The package is a single 288-pin TFBGA-package.

===Vortex86DX3===
Vortex86DX3 has a 1.0 GHz dual-core i686-compatible CPU. It has an eight-way 32K I-Cache, an eight-way 32K D-Cache, a four-way 512 KB L2 cache with a write-through or write-back policy, ability to use up to 2 GB of DDR3 RAM, a PCI-e bus interface, 100 Mbit/s Ethernet, FIFO UART, a USB 2.0 host, integrated GPU, an ATA controller at Primary Channel, and a SATA 1.5 Gbit/s controller (one port) at Secondary Channel.

The package is a single 720-pin BGA-package.

===Vortex86EX2===
Vortex86EX2 has two asymmetrical CPU cores (one master and one slave). The master core runs at 600 MHz, has 16K I-Cache, 16K D-Cache, and four-way 128 KB L2 cache with a write-through or write-back policy.
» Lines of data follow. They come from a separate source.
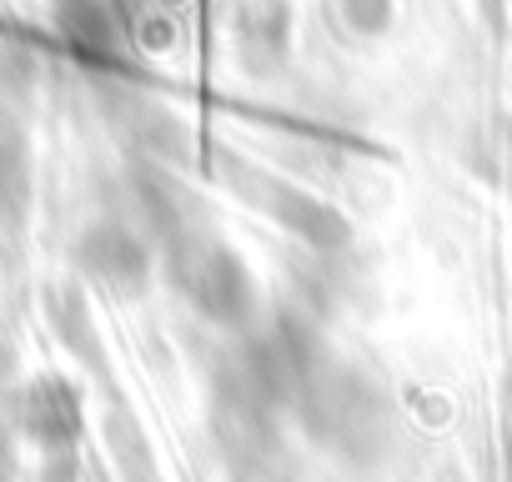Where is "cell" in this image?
Masks as SVG:
<instances>
[{"instance_id":"cell-1","label":"cell","mask_w":512,"mask_h":482,"mask_svg":"<svg viewBox=\"0 0 512 482\" xmlns=\"http://www.w3.org/2000/svg\"><path fill=\"white\" fill-rule=\"evenodd\" d=\"M166 282L226 342L251 337L256 327L267 322L262 287H256V277L241 262V252H231L221 236H211L201 226L166 221Z\"/></svg>"},{"instance_id":"cell-2","label":"cell","mask_w":512,"mask_h":482,"mask_svg":"<svg viewBox=\"0 0 512 482\" xmlns=\"http://www.w3.org/2000/svg\"><path fill=\"white\" fill-rule=\"evenodd\" d=\"M86 267L116 297H141L146 282H151V252H146V241H136L131 231L96 236L91 247H86Z\"/></svg>"}]
</instances>
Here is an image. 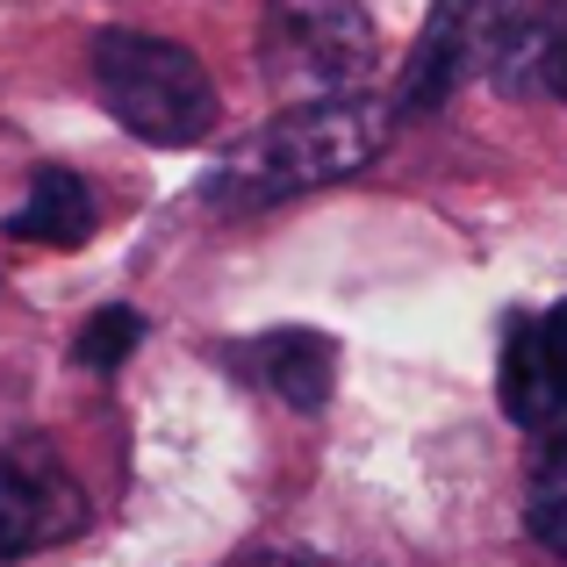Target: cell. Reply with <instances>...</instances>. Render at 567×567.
I'll use <instances>...</instances> for the list:
<instances>
[{"label":"cell","instance_id":"obj_4","mask_svg":"<svg viewBox=\"0 0 567 567\" xmlns=\"http://www.w3.org/2000/svg\"><path fill=\"white\" fill-rule=\"evenodd\" d=\"M86 532V488L58 453L0 445V560H29Z\"/></svg>","mask_w":567,"mask_h":567},{"label":"cell","instance_id":"obj_7","mask_svg":"<svg viewBox=\"0 0 567 567\" xmlns=\"http://www.w3.org/2000/svg\"><path fill=\"white\" fill-rule=\"evenodd\" d=\"M488 65H496V86H511V94H567V0L503 14Z\"/></svg>","mask_w":567,"mask_h":567},{"label":"cell","instance_id":"obj_11","mask_svg":"<svg viewBox=\"0 0 567 567\" xmlns=\"http://www.w3.org/2000/svg\"><path fill=\"white\" fill-rule=\"evenodd\" d=\"M137 346H144V317L115 302V309H101V317L86 323L72 352H80V367H86V374H115V367H123Z\"/></svg>","mask_w":567,"mask_h":567},{"label":"cell","instance_id":"obj_3","mask_svg":"<svg viewBox=\"0 0 567 567\" xmlns=\"http://www.w3.org/2000/svg\"><path fill=\"white\" fill-rule=\"evenodd\" d=\"M374 58H381V37L360 0H266L259 65H266V86L288 94V109L360 94L374 80Z\"/></svg>","mask_w":567,"mask_h":567},{"label":"cell","instance_id":"obj_8","mask_svg":"<svg viewBox=\"0 0 567 567\" xmlns=\"http://www.w3.org/2000/svg\"><path fill=\"white\" fill-rule=\"evenodd\" d=\"M245 352H251V367H259V381L274 388L288 410L317 416L323 402H331V388H338V346H331V338L274 331V338H259V346H245Z\"/></svg>","mask_w":567,"mask_h":567},{"label":"cell","instance_id":"obj_10","mask_svg":"<svg viewBox=\"0 0 567 567\" xmlns=\"http://www.w3.org/2000/svg\"><path fill=\"white\" fill-rule=\"evenodd\" d=\"M525 525H532V539H539L554 560H567V439L554 445V453H546V467L532 474Z\"/></svg>","mask_w":567,"mask_h":567},{"label":"cell","instance_id":"obj_5","mask_svg":"<svg viewBox=\"0 0 567 567\" xmlns=\"http://www.w3.org/2000/svg\"><path fill=\"white\" fill-rule=\"evenodd\" d=\"M496 395L511 410V424H525L532 439H546V445L567 439V302L511 323Z\"/></svg>","mask_w":567,"mask_h":567},{"label":"cell","instance_id":"obj_12","mask_svg":"<svg viewBox=\"0 0 567 567\" xmlns=\"http://www.w3.org/2000/svg\"><path fill=\"white\" fill-rule=\"evenodd\" d=\"M237 567H295V560H274V554H259V560H237Z\"/></svg>","mask_w":567,"mask_h":567},{"label":"cell","instance_id":"obj_1","mask_svg":"<svg viewBox=\"0 0 567 567\" xmlns=\"http://www.w3.org/2000/svg\"><path fill=\"white\" fill-rule=\"evenodd\" d=\"M395 115L374 94H346V101H302L280 109L274 123H259L251 137H237L230 152H216L202 181L208 208H274L295 194H317L331 181H352L360 166H374Z\"/></svg>","mask_w":567,"mask_h":567},{"label":"cell","instance_id":"obj_6","mask_svg":"<svg viewBox=\"0 0 567 567\" xmlns=\"http://www.w3.org/2000/svg\"><path fill=\"white\" fill-rule=\"evenodd\" d=\"M503 14H511L503 0H439L431 22H424V37H416V51H410V65H402V94H395V109H388V115L439 109V101L460 86V72H467L474 58H488Z\"/></svg>","mask_w":567,"mask_h":567},{"label":"cell","instance_id":"obj_2","mask_svg":"<svg viewBox=\"0 0 567 567\" xmlns=\"http://www.w3.org/2000/svg\"><path fill=\"white\" fill-rule=\"evenodd\" d=\"M94 94L137 144L158 152H187V144L216 137L223 94L208 65L173 37H144V29H109L94 37Z\"/></svg>","mask_w":567,"mask_h":567},{"label":"cell","instance_id":"obj_9","mask_svg":"<svg viewBox=\"0 0 567 567\" xmlns=\"http://www.w3.org/2000/svg\"><path fill=\"white\" fill-rule=\"evenodd\" d=\"M86 230H94V194H86L80 173H72V166H37V173H29V194H22V208L8 216V237L72 251V245H86Z\"/></svg>","mask_w":567,"mask_h":567}]
</instances>
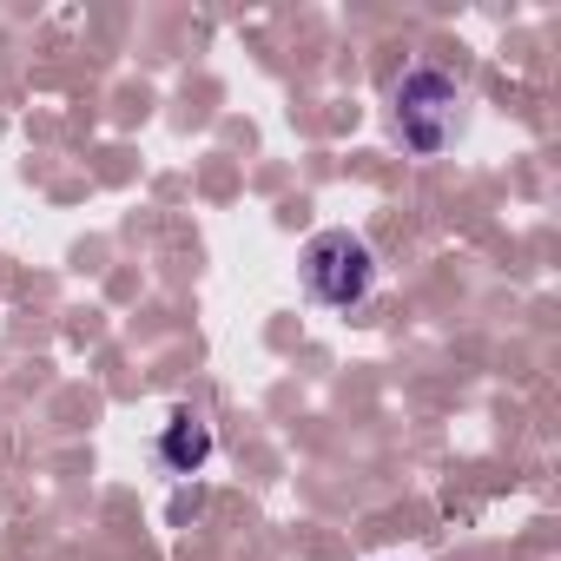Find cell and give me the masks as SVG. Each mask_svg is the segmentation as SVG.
Returning a JSON list of instances; mask_svg holds the SVG:
<instances>
[{
    "label": "cell",
    "instance_id": "7a4b0ae2",
    "mask_svg": "<svg viewBox=\"0 0 561 561\" xmlns=\"http://www.w3.org/2000/svg\"><path fill=\"white\" fill-rule=\"evenodd\" d=\"M305 291H311L318 305H331V311L364 305V298L377 291V251H370L357 231H344V225L318 231V238L305 244Z\"/></svg>",
    "mask_w": 561,
    "mask_h": 561
},
{
    "label": "cell",
    "instance_id": "3957f363",
    "mask_svg": "<svg viewBox=\"0 0 561 561\" xmlns=\"http://www.w3.org/2000/svg\"><path fill=\"white\" fill-rule=\"evenodd\" d=\"M205 456H211V423H205L198 410H172L165 430H159V462H165L172 476H198Z\"/></svg>",
    "mask_w": 561,
    "mask_h": 561
},
{
    "label": "cell",
    "instance_id": "6da1fadb",
    "mask_svg": "<svg viewBox=\"0 0 561 561\" xmlns=\"http://www.w3.org/2000/svg\"><path fill=\"white\" fill-rule=\"evenodd\" d=\"M456 113H462V93H456V80H449L443 67H410V73L397 80L390 119H397V139H403L416 159H436V152L456 139Z\"/></svg>",
    "mask_w": 561,
    "mask_h": 561
}]
</instances>
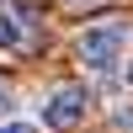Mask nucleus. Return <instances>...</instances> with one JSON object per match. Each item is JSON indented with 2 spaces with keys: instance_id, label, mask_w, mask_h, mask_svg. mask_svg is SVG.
<instances>
[{
  "instance_id": "1",
  "label": "nucleus",
  "mask_w": 133,
  "mask_h": 133,
  "mask_svg": "<svg viewBox=\"0 0 133 133\" xmlns=\"http://www.w3.org/2000/svg\"><path fill=\"white\" fill-rule=\"evenodd\" d=\"M128 43H133V27L128 21H96V27H85L80 32V64L91 75H112L117 64H123V53H128Z\"/></svg>"
},
{
  "instance_id": "2",
  "label": "nucleus",
  "mask_w": 133,
  "mask_h": 133,
  "mask_svg": "<svg viewBox=\"0 0 133 133\" xmlns=\"http://www.w3.org/2000/svg\"><path fill=\"white\" fill-rule=\"evenodd\" d=\"M85 107H91L85 85H59V91L43 96V128H75L85 117Z\"/></svg>"
},
{
  "instance_id": "3",
  "label": "nucleus",
  "mask_w": 133,
  "mask_h": 133,
  "mask_svg": "<svg viewBox=\"0 0 133 133\" xmlns=\"http://www.w3.org/2000/svg\"><path fill=\"white\" fill-rule=\"evenodd\" d=\"M21 43H27V27H21V16H11L5 5H0V48H21Z\"/></svg>"
},
{
  "instance_id": "4",
  "label": "nucleus",
  "mask_w": 133,
  "mask_h": 133,
  "mask_svg": "<svg viewBox=\"0 0 133 133\" xmlns=\"http://www.w3.org/2000/svg\"><path fill=\"white\" fill-rule=\"evenodd\" d=\"M11 112H16V91L0 80V123H11Z\"/></svg>"
},
{
  "instance_id": "5",
  "label": "nucleus",
  "mask_w": 133,
  "mask_h": 133,
  "mask_svg": "<svg viewBox=\"0 0 133 133\" xmlns=\"http://www.w3.org/2000/svg\"><path fill=\"white\" fill-rule=\"evenodd\" d=\"M0 133H43L37 123H21V117H11V123H0Z\"/></svg>"
}]
</instances>
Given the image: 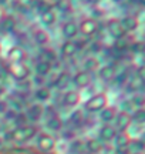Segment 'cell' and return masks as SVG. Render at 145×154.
<instances>
[{
  "label": "cell",
  "instance_id": "6da1fadb",
  "mask_svg": "<svg viewBox=\"0 0 145 154\" xmlns=\"http://www.w3.org/2000/svg\"><path fill=\"white\" fill-rule=\"evenodd\" d=\"M37 136V127L33 124H24V126H19L17 128L11 130L9 137L13 141L17 143H23V141H27L30 138H33Z\"/></svg>",
  "mask_w": 145,
  "mask_h": 154
},
{
  "label": "cell",
  "instance_id": "7a4b0ae2",
  "mask_svg": "<svg viewBox=\"0 0 145 154\" xmlns=\"http://www.w3.org/2000/svg\"><path fill=\"white\" fill-rule=\"evenodd\" d=\"M4 72L17 82H26L30 77V67L26 63H7Z\"/></svg>",
  "mask_w": 145,
  "mask_h": 154
},
{
  "label": "cell",
  "instance_id": "3957f363",
  "mask_svg": "<svg viewBox=\"0 0 145 154\" xmlns=\"http://www.w3.org/2000/svg\"><path fill=\"white\" fill-rule=\"evenodd\" d=\"M108 106V97L105 93H95L94 96H91L85 104L84 109L88 111V113H100L102 109H105Z\"/></svg>",
  "mask_w": 145,
  "mask_h": 154
},
{
  "label": "cell",
  "instance_id": "277c9868",
  "mask_svg": "<svg viewBox=\"0 0 145 154\" xmlns=\"http://www.w3.org/2000/svg\"><path fill=\"white\" fill-rule=\"evenodd\" d=\"M107 33L110 34L114 40H120V38H123L127 36L125 33V30L123 29L121 26V22H120V19H115V17H112L110 20H107Z\"/></svg>",
  "mask_w": 145,
  "mask_h": 154
},
{
  "label": "cell",
  "instance_id": "5b68a950",
  "mask_svg": "<svg viewBox=\"0 0 145 154\" xmlns=\"http://www.w3.org/2000/svg\"><path fill=\"white\" fill-rule=\"evenodd\" d=\"M98 32V22L93 17H85L78 23V33L84 36H94Z\"/></svg>",
  "mask_w": 145,
  "mask_h": 154
},
{
  "label": "cell",
  "instance_id": "8992f818",
  "mask_svg": "<svg viewBox=\"0 0 145 154\" xmlns=\"http://www.w3.org/2000/svg\"><path fill=\"white\" fill-rule=\"evenodd\" d=\"M71 83L78 88V90H83V88L90 87V86H91V83H93L91 73L84 72V70H80V72H77L74 76H71Z\"/></svg>",
  "mask_w": 145,
  "mask_h": 154
},
{
  "label": "cell",
  "instance_id": "52a82bcc",
  "mask_svg": "<svg viewBox=\"0 0 145 154\" xmlns=\"http://www.w3.org/2000/svg\"><path fill=\"white\" fill-rule=\"evenodd\" d=\"M115 130H120L121 133H125L129 128V126L132 124L131 121V114L129 113H125V111H118L117 116H115Z\"/></svg>",
  "mask_w": 145,
  "mask_h": 154
},
{
  "label": "cell",
  "instance_id": "ba28073f",
  "mask_svg": "<svg viewBox=\"0 0 145 154\" xmlns=\"http://www.w3.org/2000/svg\"><path fill=\"white\" fill-rule=\"evenodd\" d=\"M37 146L43 153H50L56 147V140L50 134L43 133V134H39V137H37Z\"/></svg>",
  "mask_w": 145,
  "mask_h": 154
},
{
  "label": "cell",
  "instance_id": "9c48e42d",
  "mask_svg": "<svg viewBox=\"0 0 145 154\" xmlns=\"http://www.w3.org/2000/svg\"><path fill=\"white\" fill-rule=\"evenodd\" d=\"M27 59V51L23 49L22 46H13L7 51V60L9 63H24Z\"/></svg>",
  "mask_w": 145,
  "mask_h": 154
},
{
  "label": "cell",
  "instance_id": "30bf717a",
  "mask_svg": "<svg viewBox=\"0 0 145 154\" xmlns=\"http://www.w3.org/2000/svg\"><path fill=\"white\" fill-rule=\"evenodd\" d=\"M120 22H121V26H123V29L125 30L127 34L132 33V32H135L137 29L140 27V20H138V17L135 14H127L123 19H120Z\"/></svg>",
  "mask_w": 145,
  "mask_h": 154
},
{
  "label": "cell",
  "instance_id": "8fae6325",
  "mask_svg": "<svg viewBox=\"0 0 145 154\" xmlns=\"http://www.w3.org/2000/svg\"><path fill=\"white\" fill-rule=\"evenodd\" d=\"M117 130L112 124H104V126L100 128L98 131V136H100V141L101 143H111L114 137L117 136Z\"/></svg>",
  "mask_w": 145,
  "mask_h": 154
},
{
  "label": "cell",
  "instance_id": "7c38bea8",
  "mask_svg": "<svg viewBox=\"0 0 145 154\" xmlns=\"http://www.w3.org/2000/svg\"><path fill=\"white\" fill-rule=\"evenodd\" d=\"M78 50H80V46H78L74 40H66V42L61 44V47H60V51H61L63 57H66V59L74 57V56L78 53Z\"/></svg>",
  "mask_w": 145,
  "mask_h": 154
},
{
  "label": "cell",
  "instance_id": "4fadbf2b",
  "mask_svg": "<svg viewBox=\"0 0 145 154\" xmlns=\"http://www.w3.org/2000/svg\"><path fill=\"white\" fill-rule=\"evenodd\" d=\"M81 101V94L78 90H67L63 94V104L67 107H75Z\"/></svg>",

The slave core operates at 400 MHz and also has 16 KB I-Cache, 16 KB D-Cache, but has no L2 cache. Both have a built-in FPU, as well as the MMX, cmpxchg8b and cmov instructions, but only the master core has SSE, SSE2, SSE3, SSSE3 and NX support. Maximum DDR3 RAM capacity is 2 GB. It can also use ECC memory. It is produced using the 65 nm manufacturing process and uses the 19x19 mm LFBGA-441 package.